*Task*: Leaving out every picture, copy the lines of the material below exactly, from the line containing "El McLaren de" through the line containing "تزايد حدة مواقف".

*** Supplied data

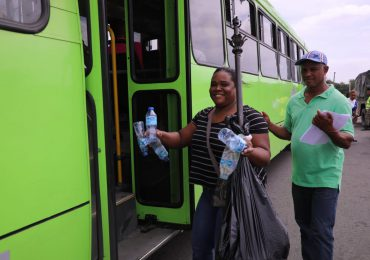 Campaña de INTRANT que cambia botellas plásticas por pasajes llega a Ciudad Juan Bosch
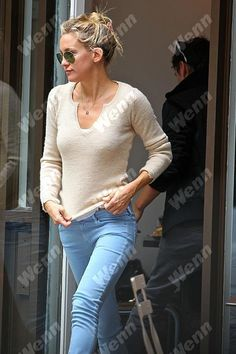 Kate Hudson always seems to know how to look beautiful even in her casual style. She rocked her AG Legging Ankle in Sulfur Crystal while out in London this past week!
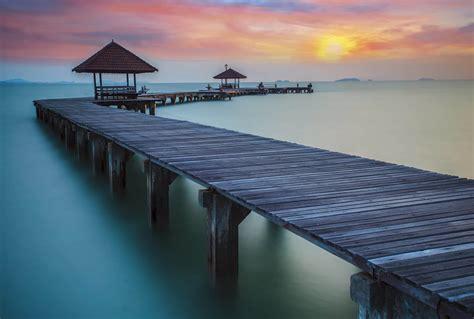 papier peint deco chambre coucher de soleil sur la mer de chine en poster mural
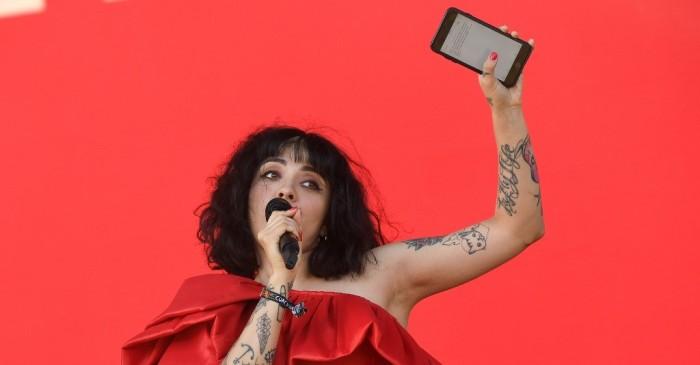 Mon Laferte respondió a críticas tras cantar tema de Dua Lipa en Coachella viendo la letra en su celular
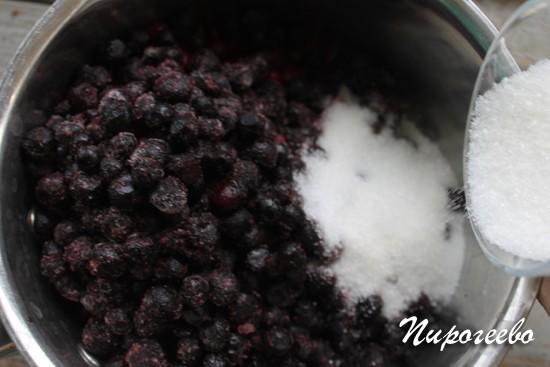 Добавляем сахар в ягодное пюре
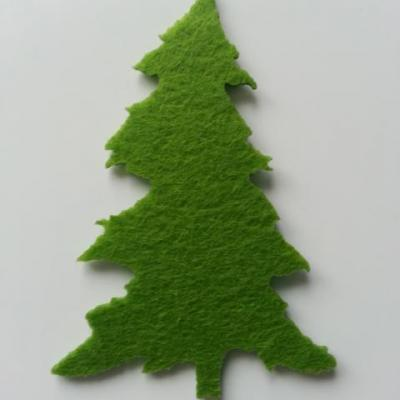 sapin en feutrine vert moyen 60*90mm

******
*** Supplied data

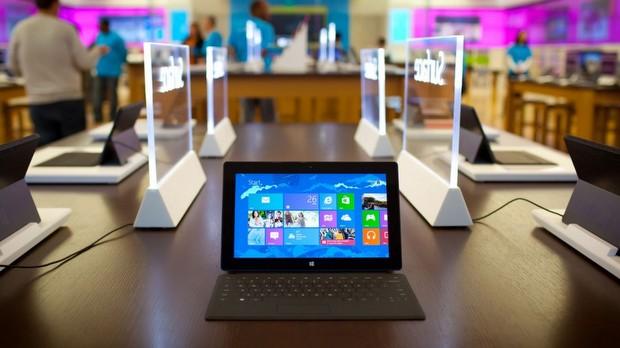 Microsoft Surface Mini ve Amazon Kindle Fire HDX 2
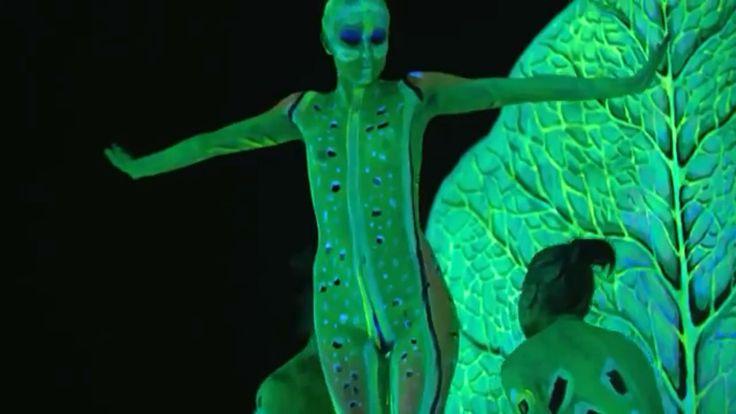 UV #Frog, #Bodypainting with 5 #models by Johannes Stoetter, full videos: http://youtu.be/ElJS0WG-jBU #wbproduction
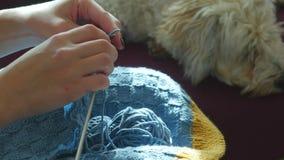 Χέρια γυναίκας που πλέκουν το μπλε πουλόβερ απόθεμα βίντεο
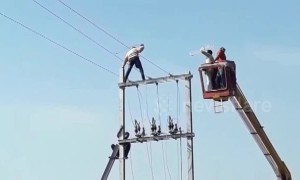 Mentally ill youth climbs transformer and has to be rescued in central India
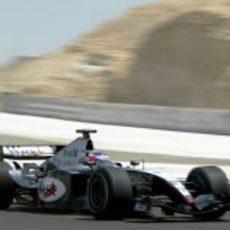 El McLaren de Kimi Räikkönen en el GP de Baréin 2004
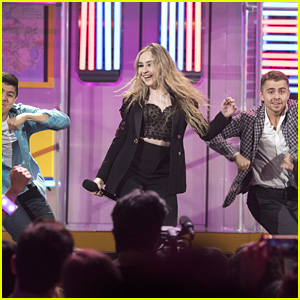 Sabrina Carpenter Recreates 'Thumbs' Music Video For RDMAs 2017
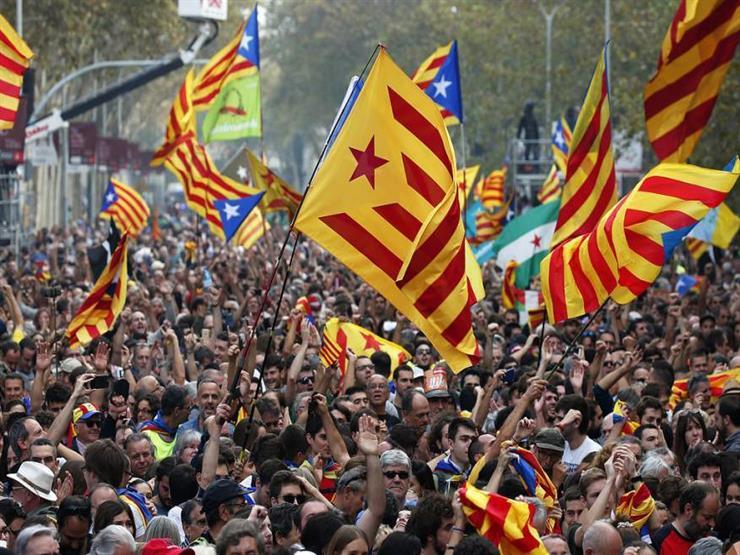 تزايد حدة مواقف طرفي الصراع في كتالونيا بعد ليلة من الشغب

******
*** Supplied data

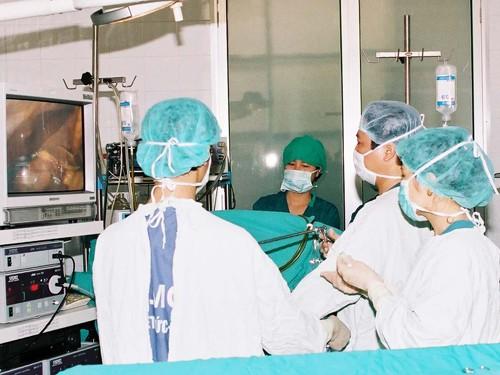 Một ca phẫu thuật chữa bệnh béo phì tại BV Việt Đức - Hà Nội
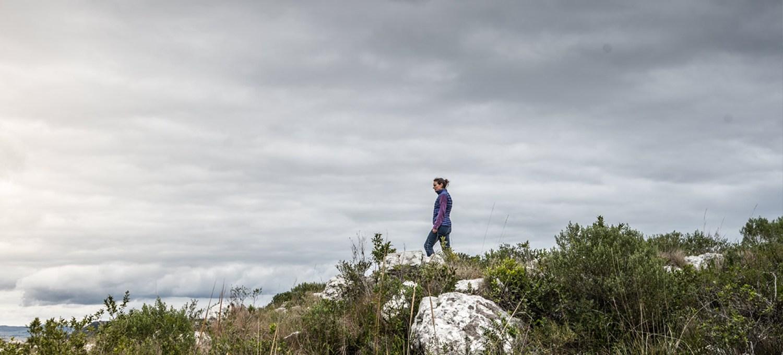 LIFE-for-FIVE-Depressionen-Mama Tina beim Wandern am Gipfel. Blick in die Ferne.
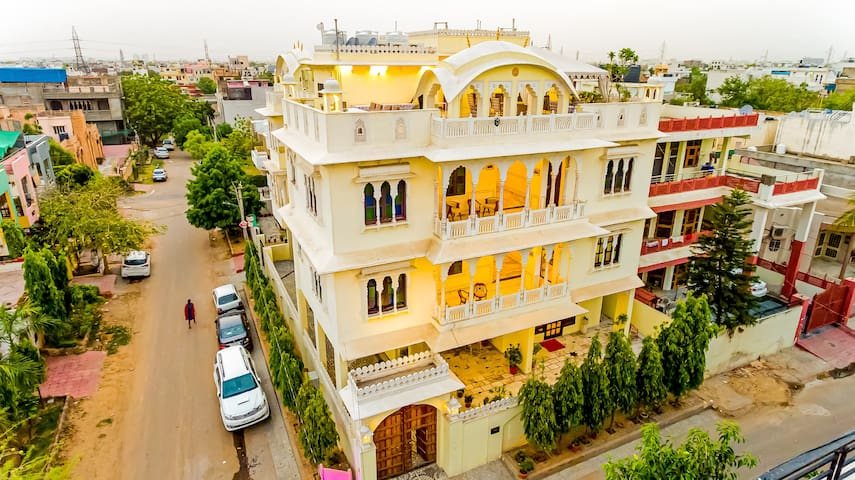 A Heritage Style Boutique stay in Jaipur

******

*Answer box*:
 El McLaren de Kimi Räikkönen en el GP de Baréin 2004
 Sabrina Carpenter Recreates 'Thumbs' Music Video For RDMAs 2017
 تزايد حدة مواقف طرفي الصراع في كتالونيا بعد ليلة من الشغب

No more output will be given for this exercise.